__EXERCISE AIM__.
What appears from the first line of the records below through the line containing "Bird of Paradise" must be reproduced verbatim.

__THE DATA__.
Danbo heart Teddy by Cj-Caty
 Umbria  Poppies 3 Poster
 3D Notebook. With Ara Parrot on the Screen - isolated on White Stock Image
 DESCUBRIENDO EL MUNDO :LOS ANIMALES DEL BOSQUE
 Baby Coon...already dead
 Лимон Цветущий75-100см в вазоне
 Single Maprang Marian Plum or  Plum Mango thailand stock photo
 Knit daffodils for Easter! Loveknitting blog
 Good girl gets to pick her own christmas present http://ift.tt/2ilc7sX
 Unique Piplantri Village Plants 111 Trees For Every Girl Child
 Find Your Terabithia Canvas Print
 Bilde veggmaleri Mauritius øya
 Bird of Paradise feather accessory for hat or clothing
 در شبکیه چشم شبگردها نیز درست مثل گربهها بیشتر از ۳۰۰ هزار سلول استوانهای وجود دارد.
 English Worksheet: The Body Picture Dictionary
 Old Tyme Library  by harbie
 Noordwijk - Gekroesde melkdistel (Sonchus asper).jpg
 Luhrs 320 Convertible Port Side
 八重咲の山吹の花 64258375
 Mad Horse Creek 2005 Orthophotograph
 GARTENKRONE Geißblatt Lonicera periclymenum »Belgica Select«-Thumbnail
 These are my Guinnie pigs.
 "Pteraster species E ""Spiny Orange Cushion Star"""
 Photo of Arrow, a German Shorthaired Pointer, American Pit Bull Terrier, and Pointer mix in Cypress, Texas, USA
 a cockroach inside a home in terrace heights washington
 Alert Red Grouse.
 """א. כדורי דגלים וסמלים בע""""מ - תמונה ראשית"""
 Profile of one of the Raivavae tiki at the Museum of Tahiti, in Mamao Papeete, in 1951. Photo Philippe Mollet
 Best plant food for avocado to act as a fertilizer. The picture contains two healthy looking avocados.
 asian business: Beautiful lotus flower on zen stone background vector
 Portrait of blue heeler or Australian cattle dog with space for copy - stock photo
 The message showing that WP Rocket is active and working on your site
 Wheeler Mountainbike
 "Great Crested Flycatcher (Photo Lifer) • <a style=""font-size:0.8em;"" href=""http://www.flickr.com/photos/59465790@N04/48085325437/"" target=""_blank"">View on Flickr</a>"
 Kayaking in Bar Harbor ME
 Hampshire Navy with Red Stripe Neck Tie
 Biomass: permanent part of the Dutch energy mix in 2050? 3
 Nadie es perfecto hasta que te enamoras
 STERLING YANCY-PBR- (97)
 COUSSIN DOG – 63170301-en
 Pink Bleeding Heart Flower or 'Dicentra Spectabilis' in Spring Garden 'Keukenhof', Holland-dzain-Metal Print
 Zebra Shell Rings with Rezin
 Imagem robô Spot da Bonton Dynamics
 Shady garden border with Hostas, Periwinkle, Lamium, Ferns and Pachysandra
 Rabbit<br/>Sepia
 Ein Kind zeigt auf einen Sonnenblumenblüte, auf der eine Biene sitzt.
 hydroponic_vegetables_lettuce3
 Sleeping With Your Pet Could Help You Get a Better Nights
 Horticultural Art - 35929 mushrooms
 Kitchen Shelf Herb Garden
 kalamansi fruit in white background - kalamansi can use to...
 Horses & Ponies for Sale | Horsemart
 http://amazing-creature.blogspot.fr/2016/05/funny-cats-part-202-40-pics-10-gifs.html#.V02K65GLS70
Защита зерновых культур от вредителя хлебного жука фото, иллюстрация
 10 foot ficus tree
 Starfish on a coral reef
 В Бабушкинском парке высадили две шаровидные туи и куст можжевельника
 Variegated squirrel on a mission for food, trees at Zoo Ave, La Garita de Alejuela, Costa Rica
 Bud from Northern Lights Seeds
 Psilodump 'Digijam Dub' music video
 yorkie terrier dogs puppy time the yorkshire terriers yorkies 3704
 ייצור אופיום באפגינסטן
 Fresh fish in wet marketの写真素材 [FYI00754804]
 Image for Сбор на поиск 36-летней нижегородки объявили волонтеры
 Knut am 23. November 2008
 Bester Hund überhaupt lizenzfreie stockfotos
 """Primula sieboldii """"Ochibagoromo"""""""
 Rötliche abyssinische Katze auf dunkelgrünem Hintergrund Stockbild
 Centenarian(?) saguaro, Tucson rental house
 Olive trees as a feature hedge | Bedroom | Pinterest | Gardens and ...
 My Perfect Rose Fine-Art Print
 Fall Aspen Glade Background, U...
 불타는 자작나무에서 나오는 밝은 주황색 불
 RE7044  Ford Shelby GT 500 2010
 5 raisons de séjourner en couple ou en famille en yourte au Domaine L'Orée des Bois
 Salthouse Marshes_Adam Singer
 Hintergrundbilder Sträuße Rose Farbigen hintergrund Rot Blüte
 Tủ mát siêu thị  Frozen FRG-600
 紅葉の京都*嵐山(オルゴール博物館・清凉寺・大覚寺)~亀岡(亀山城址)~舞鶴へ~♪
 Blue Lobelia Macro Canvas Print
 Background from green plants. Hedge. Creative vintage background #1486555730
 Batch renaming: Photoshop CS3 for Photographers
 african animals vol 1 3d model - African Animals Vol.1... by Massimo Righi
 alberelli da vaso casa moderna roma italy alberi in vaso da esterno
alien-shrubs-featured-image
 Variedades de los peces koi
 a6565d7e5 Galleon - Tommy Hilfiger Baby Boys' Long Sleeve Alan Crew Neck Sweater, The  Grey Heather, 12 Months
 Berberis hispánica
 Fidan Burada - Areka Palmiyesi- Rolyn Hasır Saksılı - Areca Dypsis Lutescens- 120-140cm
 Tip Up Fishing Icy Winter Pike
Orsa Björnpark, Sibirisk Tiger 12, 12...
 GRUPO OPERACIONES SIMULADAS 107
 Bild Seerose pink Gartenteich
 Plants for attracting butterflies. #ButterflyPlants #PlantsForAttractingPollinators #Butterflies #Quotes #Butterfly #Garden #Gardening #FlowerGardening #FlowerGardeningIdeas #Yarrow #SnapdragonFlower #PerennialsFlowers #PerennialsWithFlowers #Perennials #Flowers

__ANSWER SPACE__.
Danbo heart Teddy by Cj-Caty
 Umbria  Poppies 3 Poster
 3D Notebook. With Ara Parrot on the Screen - isolated on White Stock Image
 DESCUBRIENDO EL MUNDO :LOS ANIMALES DEL BOSQUE
 Baby Coon...already dead
 Лимон Цветущий75-100см в вазоне
 Single Maprang Marian Plum or  Plum Mango thailand stock photo
 Knit daffodils for Easter! Loveknitting blog
 Good girl gets to pick her own christmas present http://ift.tt/2ilc7sX
 Unique Piplantri Village Plants 111 Trees For Every Girl Child
 Find Your Terabithia Canvas Print
 Bilde veggmaleri Mauritius øya
 Bird of Paradise feather accessory for hat or clothing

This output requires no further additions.